__Task statement__
The entries below must be returned exactly as they stand.

Stored items
────────────────────
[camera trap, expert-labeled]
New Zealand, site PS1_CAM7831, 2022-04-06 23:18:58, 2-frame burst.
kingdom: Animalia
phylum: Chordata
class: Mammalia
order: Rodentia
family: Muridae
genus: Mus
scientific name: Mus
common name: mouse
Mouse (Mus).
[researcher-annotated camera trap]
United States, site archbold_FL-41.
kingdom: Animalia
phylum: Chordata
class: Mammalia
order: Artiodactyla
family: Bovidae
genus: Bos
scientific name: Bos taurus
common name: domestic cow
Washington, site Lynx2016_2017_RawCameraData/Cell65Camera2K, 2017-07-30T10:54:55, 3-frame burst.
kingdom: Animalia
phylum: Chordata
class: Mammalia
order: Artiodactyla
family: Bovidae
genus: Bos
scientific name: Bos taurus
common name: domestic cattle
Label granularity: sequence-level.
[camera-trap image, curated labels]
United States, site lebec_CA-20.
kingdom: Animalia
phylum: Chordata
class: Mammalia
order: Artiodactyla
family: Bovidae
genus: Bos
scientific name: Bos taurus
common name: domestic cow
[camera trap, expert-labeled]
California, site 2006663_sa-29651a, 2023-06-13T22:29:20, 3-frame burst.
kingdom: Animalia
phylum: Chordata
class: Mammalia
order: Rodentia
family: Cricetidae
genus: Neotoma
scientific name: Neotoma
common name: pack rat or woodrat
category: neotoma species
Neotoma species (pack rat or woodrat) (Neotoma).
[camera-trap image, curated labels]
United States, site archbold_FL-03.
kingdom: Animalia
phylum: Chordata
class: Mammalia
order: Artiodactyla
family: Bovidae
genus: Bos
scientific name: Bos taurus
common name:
────────────────────
__Answer to this task__
[camera trap, expert-labeled]
New Zealand, site PS1_CAM7831, 2022-04-06 23:18:58, 2-frame burst.
kingdom: Animalia
phylum: Chordata
class: Mammalia
order: Rodentia
family: Muridae
genus: Mus
scientific name: Mus
common name: mouse
Mouse (Mus).
[researcher-annotated camera trap]
United States, site archbold_FL-41.
kingdom: Animalia
phylum: Chordata
class: Mammalia
order: Artiodactyla
family: Bovidae
genus: Bos
scientific name: Bos taurus
common name: domestic cow
Washington, site Lynx2016_2017_RawCameraData/Cell65Camera2K, 2017-07-30T10:54:55, 3-frame burst.
kingdom: Animalia
phylum: Chordata
class: Mammalia
order: Artiodactyla
family: Bovidae
genus: Bos
scientific name: Bos taurus
common name: domestic cattle
Label granularity: sequence-level.
[camera-trap image, curated labels]
United States, site lebec_CA-20.
kingdom: Animalia
phylum: Chordata
class: Mammalia
order: Artiodactyla
family: Bovidae
genus: Bos
scientific name: Bos taurus
common name: domestic cow
[camera trap, expert-labeled]
California, site 2006663_sa-29651a, 2023-06-13T22:29:20, 3-frame burst.
kingdom: Animalia
phylum: Chordata
class: Mammalia
order: Rodentia
family: Cricetidae
genus: Neotoma
scientific name: Neotoma
common name: pack rat or woodrat
category: neotoma species
Neotoma species (pack rat or woodrat) (Neotoma).
[camera-trap image, curated labels]
United States, site archbold_FL-03.
kingdom: Animalia
phylum: Chordata
class: Mammalia
order: Artiodactyla
family: Bovidae
genus: Bos
scientific name: Bos taurus
common name:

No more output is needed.